Personel naziemny linii Widerøe wyprosił z samolotu dziewięciu Polaków bez podania powodu, natomiast znajdujący się pod wpływem alkoholu pasażer – również polskiego pochodzenia – spokojnie doleciał do celu – poinformowała w internecie mieszkająca w Norwegii Polka. Całą sytuację oceniła jako przejaw dyskryminacji ze względu na narodowość.
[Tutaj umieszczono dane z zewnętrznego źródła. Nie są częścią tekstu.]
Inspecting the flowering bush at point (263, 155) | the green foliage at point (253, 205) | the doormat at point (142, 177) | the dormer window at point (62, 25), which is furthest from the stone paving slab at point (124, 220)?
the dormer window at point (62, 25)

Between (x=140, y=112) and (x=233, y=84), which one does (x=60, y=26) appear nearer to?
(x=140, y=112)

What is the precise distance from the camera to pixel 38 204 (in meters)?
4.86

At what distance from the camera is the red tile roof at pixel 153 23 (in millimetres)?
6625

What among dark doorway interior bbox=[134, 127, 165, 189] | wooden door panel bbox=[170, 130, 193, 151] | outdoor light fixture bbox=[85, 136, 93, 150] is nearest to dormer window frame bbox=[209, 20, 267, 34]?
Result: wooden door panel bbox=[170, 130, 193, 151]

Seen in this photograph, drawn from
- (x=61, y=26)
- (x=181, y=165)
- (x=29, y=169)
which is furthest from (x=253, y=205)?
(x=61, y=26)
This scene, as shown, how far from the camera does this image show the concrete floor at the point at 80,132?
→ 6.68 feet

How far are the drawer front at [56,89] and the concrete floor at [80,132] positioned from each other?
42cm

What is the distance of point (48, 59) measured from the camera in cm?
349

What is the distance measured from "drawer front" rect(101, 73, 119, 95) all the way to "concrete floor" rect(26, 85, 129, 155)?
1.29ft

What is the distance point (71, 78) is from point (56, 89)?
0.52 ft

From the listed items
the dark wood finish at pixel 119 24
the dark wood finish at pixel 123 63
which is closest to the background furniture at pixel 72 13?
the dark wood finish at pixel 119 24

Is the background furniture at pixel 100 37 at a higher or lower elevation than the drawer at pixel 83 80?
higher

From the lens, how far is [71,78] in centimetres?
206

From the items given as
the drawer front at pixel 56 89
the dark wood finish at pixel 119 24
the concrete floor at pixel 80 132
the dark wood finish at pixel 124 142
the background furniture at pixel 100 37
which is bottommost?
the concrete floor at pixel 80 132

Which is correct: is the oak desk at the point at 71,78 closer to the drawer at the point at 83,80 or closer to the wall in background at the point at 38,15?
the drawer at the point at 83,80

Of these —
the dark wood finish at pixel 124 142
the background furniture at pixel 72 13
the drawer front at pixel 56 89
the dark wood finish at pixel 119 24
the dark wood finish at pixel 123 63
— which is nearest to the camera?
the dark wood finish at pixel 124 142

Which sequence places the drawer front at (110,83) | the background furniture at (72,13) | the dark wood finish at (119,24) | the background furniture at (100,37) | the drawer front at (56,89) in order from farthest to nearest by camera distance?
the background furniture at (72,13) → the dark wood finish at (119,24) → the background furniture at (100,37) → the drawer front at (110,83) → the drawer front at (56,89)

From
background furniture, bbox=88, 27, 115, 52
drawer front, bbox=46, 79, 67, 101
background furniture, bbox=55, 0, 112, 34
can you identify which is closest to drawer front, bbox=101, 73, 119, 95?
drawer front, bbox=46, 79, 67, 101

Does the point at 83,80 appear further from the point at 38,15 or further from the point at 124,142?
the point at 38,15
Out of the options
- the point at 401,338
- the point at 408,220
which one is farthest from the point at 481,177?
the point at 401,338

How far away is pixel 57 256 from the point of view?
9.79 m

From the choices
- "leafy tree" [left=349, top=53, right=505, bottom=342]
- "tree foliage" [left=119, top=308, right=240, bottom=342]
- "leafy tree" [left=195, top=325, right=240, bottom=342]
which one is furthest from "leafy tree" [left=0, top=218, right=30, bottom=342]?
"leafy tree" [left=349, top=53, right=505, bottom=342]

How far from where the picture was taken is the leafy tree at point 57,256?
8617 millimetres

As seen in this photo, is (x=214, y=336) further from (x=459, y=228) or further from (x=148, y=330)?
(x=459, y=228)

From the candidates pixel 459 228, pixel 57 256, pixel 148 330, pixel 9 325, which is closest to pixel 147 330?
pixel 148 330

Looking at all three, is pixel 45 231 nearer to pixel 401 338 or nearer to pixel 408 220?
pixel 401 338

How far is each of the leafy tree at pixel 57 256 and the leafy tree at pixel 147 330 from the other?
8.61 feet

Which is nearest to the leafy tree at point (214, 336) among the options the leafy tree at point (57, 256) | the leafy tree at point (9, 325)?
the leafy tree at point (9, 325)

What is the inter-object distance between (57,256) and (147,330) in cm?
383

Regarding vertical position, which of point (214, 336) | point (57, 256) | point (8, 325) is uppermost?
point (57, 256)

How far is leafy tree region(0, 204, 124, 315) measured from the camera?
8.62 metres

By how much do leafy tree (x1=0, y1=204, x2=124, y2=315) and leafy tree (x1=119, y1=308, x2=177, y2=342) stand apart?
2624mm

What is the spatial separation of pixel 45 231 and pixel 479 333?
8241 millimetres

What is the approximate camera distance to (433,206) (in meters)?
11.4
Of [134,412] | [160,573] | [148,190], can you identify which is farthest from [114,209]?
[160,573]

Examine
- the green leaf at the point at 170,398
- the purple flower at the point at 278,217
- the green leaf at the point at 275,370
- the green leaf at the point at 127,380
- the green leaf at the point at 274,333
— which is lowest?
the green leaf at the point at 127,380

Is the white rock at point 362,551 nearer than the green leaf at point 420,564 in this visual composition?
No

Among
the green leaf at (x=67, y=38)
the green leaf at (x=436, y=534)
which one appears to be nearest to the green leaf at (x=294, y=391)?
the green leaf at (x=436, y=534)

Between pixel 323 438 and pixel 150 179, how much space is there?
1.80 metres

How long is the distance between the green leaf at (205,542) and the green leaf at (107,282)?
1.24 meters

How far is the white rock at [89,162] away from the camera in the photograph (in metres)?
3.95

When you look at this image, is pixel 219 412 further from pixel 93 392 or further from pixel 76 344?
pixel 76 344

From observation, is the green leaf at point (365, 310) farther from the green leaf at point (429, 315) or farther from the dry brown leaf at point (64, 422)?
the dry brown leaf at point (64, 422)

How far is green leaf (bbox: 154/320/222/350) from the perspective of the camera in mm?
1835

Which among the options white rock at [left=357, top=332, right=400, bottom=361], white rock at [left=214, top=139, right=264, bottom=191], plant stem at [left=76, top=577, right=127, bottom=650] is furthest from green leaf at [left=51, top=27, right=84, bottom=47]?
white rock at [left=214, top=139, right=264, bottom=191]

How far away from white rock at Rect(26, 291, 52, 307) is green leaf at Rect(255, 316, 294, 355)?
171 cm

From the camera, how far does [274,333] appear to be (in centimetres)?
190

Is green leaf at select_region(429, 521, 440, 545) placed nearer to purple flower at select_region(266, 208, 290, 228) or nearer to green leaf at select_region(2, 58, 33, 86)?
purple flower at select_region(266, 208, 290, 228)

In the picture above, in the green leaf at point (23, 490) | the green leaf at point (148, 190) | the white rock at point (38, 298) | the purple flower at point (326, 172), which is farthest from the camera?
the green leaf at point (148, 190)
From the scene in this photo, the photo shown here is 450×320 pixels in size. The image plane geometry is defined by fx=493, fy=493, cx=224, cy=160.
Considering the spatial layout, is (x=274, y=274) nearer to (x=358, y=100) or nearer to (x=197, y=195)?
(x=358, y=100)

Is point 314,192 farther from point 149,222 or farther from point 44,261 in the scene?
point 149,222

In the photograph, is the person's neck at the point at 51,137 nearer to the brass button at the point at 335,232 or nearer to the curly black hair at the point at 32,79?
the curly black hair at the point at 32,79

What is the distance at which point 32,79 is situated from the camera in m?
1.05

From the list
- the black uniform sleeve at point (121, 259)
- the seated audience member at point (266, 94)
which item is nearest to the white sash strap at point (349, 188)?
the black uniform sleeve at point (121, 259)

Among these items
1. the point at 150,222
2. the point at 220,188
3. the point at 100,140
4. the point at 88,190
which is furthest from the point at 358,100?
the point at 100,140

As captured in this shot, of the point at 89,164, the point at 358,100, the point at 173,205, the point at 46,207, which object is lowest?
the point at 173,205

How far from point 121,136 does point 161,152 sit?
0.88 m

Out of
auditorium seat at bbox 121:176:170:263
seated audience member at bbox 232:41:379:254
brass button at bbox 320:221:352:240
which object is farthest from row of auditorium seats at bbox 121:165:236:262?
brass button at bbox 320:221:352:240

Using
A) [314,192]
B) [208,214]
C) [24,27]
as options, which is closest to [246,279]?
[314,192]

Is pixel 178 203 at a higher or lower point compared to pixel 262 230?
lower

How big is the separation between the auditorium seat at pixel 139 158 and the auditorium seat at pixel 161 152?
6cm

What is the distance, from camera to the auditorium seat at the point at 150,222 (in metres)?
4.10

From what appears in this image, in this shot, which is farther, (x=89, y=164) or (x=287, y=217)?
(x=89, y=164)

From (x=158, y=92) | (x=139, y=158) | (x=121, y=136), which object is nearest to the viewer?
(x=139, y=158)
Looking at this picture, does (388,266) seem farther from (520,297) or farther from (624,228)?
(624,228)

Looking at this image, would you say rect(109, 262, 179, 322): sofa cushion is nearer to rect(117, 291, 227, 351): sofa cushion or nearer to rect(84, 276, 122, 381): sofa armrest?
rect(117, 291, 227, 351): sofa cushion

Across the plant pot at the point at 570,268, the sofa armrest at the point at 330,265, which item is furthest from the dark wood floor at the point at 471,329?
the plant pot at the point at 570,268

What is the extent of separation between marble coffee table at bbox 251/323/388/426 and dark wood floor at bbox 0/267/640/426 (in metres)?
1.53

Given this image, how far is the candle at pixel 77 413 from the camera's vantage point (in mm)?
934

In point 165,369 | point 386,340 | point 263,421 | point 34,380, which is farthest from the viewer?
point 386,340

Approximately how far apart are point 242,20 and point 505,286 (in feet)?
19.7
Mój mąż wsiada do samolotu Widerøe, razem z nim wsiada grupa nieznających się Polaków. Jeden jest w sztok pijany, ale to do mojego podchodzi nagle ground service officer, wypraszając jego i osiem innych osób z samolotu i nie podając powodu. Wyproszone osoby to wyłącznie POLACY, Pijany w sztok Polak zostaje w samolocie i leci do celu
— nie kryła oburzenia.
Mąż i pozostali pasażerowie na własne życzenie chcą wykonać badanie na obecność alkoholu we krwi na lotniskowym posterunku policji, policja twierdzi, że nie ma takiej technicznej możliwości. Jadą na własny koszt na inny posterunek policji w Oslo. Tam wykonują badanie krwi, wszyscy mają 0%., ale policja nie chce udostępnić wyników poszkodowanym i nie zgadza się na wykonanie zdjęcia badania. Zostają skierowani do stołecznego szpitala. Tam zostają powiadomieni, że badanie na obecność alkoholu we krwi to może im zrobią za 7 godzin. Mąż rezygnuje z badania, kupuje bilet do Forde, gdzie pracuje. Kupuje go za własne pieniądze. W hotelu jest o 2 w nocy, a pracę zaczyna o 6 rano
— relacjonowała, dodając, że obecnie czeka na wyjaśnienia przewoźnika i odpowiedź ambasady.
To jest skandal
— podkreśliła.
W sieci można znaleźć zdecydowanie więcej przykładów dyskryminacji Polaków, zarówno przez okryty jak najgorszą sławą urząd Barnevernet, jak i pracodawców.